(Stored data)
--------------------------------------------------
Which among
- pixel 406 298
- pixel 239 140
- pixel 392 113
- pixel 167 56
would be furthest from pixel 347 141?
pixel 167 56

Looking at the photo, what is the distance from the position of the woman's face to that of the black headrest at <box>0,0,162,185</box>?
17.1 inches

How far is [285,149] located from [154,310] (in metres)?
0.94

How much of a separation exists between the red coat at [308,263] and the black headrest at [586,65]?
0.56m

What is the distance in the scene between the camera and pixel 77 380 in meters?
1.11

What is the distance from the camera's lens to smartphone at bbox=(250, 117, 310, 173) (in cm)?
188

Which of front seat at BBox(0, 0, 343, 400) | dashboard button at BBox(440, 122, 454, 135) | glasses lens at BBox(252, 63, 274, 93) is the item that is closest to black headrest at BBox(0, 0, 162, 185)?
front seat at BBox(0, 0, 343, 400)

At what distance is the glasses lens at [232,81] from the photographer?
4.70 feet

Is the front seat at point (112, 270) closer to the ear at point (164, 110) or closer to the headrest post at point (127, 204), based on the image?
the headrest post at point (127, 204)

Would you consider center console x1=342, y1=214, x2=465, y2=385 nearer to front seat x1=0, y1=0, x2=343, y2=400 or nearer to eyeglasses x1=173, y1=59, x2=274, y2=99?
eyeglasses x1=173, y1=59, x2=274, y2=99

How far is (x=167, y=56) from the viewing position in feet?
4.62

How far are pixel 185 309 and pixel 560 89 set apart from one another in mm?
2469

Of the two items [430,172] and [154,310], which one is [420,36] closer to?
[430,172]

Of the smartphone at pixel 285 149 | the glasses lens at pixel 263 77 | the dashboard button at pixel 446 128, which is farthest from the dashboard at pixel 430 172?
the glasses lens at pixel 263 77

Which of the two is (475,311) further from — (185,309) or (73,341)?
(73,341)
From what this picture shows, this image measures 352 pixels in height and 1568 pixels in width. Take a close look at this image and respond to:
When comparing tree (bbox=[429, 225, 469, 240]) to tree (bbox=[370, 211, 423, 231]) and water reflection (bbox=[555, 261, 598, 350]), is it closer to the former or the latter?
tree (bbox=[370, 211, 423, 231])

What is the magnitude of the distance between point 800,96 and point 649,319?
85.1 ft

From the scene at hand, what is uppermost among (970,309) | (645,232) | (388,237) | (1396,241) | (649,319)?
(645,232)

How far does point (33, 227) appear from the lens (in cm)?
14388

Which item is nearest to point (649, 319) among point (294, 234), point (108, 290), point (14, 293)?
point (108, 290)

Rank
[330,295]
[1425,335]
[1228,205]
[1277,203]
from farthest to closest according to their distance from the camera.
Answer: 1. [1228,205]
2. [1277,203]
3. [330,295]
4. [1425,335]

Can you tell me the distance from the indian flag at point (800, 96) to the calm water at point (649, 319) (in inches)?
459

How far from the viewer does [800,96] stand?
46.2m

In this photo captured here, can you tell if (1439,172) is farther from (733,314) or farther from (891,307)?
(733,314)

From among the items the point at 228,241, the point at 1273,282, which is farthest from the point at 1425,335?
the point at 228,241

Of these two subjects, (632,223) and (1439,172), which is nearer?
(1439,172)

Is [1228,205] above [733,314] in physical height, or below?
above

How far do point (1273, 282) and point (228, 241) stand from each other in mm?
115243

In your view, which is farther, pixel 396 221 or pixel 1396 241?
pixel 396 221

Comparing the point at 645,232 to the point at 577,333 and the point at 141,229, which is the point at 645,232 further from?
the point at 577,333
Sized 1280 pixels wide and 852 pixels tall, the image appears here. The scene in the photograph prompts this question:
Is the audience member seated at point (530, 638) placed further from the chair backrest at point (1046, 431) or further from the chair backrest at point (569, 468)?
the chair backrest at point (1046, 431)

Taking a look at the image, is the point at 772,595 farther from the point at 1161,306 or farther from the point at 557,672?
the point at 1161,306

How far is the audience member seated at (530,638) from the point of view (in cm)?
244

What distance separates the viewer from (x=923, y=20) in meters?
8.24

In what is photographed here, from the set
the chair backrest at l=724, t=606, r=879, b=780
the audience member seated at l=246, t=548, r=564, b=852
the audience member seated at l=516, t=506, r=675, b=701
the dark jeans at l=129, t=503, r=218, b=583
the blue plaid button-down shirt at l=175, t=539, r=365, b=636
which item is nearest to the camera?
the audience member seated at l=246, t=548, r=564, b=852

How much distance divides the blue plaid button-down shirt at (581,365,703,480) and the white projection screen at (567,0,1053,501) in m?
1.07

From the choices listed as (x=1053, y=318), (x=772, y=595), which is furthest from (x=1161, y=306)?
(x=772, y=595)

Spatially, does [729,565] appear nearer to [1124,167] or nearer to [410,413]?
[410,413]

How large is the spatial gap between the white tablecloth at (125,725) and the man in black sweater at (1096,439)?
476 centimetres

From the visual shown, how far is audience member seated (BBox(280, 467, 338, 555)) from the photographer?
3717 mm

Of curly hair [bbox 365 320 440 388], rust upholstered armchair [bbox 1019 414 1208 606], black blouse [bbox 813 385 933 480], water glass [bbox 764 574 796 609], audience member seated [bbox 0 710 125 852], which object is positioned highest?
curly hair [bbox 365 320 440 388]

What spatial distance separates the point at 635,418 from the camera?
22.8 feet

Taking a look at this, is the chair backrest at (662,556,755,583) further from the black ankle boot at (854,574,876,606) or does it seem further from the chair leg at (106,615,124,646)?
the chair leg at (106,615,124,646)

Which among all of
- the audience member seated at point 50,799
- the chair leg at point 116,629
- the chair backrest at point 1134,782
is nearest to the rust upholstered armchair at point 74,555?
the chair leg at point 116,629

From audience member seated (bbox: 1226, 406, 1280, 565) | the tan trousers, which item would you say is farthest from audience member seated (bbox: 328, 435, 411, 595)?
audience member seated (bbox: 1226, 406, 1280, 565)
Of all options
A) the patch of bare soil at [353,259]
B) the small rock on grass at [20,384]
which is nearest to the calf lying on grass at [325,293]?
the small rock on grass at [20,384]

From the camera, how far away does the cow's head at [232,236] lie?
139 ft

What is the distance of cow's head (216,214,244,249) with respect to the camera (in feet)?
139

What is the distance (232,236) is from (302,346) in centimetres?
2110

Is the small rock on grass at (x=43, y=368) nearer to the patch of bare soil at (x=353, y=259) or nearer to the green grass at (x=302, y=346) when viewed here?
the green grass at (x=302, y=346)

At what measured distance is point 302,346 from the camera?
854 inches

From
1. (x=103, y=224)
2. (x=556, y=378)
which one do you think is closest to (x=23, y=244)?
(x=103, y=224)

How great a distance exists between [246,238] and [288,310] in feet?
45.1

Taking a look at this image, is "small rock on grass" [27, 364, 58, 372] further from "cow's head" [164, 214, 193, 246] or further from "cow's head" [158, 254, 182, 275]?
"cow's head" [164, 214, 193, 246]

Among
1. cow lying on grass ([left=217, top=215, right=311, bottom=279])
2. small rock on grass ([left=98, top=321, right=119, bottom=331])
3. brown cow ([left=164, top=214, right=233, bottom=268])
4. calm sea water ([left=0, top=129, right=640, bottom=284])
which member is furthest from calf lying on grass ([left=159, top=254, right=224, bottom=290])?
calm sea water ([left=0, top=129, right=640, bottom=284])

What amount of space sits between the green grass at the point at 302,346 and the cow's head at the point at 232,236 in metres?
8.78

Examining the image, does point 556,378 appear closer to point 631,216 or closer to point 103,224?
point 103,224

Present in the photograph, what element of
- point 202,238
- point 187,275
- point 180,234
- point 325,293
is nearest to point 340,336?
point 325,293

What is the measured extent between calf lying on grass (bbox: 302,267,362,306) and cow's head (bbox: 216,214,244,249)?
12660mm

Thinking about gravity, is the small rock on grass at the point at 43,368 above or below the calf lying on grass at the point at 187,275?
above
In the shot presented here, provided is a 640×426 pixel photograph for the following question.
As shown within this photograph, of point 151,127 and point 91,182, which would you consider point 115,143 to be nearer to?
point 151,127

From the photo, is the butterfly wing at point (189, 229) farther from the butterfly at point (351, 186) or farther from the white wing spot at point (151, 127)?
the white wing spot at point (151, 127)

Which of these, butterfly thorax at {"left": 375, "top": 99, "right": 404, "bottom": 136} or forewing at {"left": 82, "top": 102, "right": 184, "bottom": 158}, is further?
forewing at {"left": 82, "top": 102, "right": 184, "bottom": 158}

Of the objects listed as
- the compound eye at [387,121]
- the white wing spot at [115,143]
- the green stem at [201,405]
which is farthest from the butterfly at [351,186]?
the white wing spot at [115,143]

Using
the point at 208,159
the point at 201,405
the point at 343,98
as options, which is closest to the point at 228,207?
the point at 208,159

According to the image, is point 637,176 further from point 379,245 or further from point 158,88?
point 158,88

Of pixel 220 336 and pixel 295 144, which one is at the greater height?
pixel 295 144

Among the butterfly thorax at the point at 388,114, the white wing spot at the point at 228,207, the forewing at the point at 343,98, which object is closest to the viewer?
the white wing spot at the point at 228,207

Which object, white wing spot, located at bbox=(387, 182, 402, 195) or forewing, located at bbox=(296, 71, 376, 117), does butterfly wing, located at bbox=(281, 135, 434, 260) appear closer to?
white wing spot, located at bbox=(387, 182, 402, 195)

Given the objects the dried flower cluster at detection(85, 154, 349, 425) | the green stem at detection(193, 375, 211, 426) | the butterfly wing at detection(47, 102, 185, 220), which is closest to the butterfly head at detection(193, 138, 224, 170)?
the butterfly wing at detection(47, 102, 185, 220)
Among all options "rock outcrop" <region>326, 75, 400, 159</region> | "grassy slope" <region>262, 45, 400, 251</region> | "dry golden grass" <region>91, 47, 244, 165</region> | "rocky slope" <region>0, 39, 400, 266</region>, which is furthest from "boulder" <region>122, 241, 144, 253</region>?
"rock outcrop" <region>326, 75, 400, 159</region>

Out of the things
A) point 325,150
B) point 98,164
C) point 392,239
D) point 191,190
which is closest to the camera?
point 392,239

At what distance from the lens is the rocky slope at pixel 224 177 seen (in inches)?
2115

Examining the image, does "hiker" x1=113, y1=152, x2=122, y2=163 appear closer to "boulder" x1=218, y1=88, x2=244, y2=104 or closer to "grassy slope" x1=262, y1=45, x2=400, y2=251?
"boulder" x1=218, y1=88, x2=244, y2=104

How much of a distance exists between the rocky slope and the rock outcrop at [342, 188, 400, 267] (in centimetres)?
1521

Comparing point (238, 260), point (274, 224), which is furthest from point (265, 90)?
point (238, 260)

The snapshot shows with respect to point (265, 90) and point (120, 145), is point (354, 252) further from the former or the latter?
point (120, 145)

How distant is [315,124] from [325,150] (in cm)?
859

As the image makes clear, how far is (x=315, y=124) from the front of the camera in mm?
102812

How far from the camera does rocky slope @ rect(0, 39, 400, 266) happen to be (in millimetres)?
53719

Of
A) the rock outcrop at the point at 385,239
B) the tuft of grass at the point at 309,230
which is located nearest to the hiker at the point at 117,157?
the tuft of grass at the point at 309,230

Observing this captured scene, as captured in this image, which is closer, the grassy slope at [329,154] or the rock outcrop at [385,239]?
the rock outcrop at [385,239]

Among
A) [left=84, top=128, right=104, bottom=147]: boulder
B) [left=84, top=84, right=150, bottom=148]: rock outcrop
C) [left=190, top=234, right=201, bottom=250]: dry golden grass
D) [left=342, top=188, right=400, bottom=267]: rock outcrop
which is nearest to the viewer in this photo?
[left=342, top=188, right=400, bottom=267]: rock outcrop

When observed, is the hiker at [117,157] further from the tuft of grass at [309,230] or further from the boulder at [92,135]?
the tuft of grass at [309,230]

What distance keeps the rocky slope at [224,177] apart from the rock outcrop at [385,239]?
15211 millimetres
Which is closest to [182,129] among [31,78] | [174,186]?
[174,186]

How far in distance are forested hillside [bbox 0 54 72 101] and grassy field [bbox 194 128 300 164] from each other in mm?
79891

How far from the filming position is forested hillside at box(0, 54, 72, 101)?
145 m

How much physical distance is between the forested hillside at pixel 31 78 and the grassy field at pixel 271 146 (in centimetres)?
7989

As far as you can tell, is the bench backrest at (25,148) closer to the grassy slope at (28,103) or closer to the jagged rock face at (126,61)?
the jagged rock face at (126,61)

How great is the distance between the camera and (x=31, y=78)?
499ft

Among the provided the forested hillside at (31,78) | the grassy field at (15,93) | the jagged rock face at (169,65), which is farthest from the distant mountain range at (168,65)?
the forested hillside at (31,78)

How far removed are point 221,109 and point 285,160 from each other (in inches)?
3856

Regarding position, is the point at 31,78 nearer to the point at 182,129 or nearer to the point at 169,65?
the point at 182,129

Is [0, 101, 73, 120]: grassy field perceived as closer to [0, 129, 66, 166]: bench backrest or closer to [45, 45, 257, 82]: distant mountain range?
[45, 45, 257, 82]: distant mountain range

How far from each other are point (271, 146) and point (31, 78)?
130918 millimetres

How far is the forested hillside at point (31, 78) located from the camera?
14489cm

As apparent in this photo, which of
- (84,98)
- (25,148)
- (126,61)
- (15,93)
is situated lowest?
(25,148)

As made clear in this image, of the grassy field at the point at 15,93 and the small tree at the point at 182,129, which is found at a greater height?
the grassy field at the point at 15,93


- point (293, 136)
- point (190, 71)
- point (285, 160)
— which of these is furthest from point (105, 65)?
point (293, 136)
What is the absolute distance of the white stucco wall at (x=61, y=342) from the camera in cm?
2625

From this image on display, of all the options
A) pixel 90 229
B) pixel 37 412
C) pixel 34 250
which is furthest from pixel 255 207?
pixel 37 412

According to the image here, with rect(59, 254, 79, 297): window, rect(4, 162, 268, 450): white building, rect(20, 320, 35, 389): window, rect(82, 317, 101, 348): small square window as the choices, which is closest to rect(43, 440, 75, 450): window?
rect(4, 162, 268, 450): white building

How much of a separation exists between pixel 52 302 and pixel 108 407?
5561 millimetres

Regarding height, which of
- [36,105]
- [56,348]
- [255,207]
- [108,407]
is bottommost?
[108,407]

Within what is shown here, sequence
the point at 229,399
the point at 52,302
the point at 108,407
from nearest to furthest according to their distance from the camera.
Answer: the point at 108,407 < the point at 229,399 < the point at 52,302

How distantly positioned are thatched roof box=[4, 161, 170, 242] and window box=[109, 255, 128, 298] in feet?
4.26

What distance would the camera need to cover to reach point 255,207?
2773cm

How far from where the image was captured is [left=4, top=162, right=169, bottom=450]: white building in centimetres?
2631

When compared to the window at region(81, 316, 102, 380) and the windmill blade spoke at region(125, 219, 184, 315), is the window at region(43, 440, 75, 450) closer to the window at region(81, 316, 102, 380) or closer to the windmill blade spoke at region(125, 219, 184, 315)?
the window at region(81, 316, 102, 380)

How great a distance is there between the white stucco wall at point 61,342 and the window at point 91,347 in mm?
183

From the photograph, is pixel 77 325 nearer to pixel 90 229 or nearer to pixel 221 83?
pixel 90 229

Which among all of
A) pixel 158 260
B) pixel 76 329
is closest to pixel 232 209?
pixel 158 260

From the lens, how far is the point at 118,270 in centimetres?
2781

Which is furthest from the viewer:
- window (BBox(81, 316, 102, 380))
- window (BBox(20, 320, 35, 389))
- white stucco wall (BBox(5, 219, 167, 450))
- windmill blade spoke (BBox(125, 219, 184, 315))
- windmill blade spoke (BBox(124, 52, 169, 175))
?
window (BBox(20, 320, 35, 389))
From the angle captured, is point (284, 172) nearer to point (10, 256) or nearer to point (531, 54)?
--------------------------------------------------
Exercise objective
Reproduce the lines of the material verbatim, beginning at the line that contains "How far from each" and stopping after the line that contains "Answer: the point".

Answer to this exercise
How far from each other are point (271, 146) and point (31, 78)?
130918 millimetres

How far is the forested hillside at point (31, 78) located from the camera?
14489cm

As apparent in this photo, which of
- (84,98)
- (25,148)
- (126,61)
- (15,93)
is situated lowest?
(25,148)

As made clear in this image, of the grassy field at the point at 15,93 and the small tree at the point at 182,129, which is found at a greater height?
the grassy field at the point at 15,93


- point (293, 136)
- point (190, 71)
- point (285, 160)
— which of these is furthest from point (105, 65)?
point (293, 136)
What is the absolute distance of the white stucco wall at (x=61, y=342) from the camera in cm?
2625

From this image on display, of all the options
A) pixel 90 229
B) pixel 37 412
C) pixel 34 250
which is furthest from pixel 255 207?
pixel 37 412

According to the image here, with rect(59, 254, 79, 297): window, rect(4, 162, 268, 450): white building, rect(20, 320, 35, 389): window, rect(82, 317, 101, 348): small square window as the choices, which is closest to rect(43, 440, 75, 450): window?
rect(4, 162, 268, 450): white building

How much of a separation exists between pixel 52 302 and pixel 108 407?
5561 millimetres

Regarding height, which of
- [36,105]
- [56,348]
- [255,207]
- [108,407]
is bottommost?
[108,407]

Within what is shown here, sequence
the point at 229,399
the point at 52,302
the point at 108,407
from nearest to furthest according to their distance from the camera.
Answer: the point at 108,407 < the point at 229,399 < the point at 52,302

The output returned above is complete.